** DATASET RECORDS **
----

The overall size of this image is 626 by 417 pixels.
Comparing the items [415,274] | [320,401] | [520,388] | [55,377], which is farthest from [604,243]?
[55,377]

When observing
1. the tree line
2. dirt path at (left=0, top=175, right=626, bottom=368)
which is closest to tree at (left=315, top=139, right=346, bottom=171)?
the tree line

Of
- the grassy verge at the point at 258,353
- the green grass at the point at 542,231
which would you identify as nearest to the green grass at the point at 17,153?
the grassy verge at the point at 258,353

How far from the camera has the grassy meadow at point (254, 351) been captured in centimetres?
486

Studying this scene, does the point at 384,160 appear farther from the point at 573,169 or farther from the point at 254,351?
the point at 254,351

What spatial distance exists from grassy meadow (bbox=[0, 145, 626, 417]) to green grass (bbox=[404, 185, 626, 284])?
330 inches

----

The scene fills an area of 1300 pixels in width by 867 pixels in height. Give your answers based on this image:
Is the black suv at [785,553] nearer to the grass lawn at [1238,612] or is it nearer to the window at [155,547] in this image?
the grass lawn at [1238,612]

----

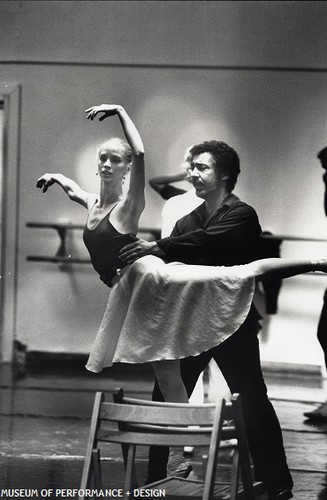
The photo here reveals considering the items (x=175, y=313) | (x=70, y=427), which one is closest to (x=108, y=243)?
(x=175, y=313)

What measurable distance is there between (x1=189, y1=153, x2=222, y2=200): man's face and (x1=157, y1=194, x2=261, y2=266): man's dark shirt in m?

----

** GOAL **
Find every line in the entries above that contains the string "point" and copy each of those lines. Case counts, so uppercase and lowercase letters are treated as different.

** CORRECT OUTPUT **
- the grassy verge at the point at 258,353
- the green grass at the point at 542,231
which would you identify as nearest to the green grass at the point at 17,153?
the grassy verge at the point at 258,353
How far from the camera has the grassy meadow at point (254, 351) been captured in centimetres?
Studying this scene, does the point at 384,160 appear farther from the point at 573,169 or farther from the point at 254,351?
the point at 254,351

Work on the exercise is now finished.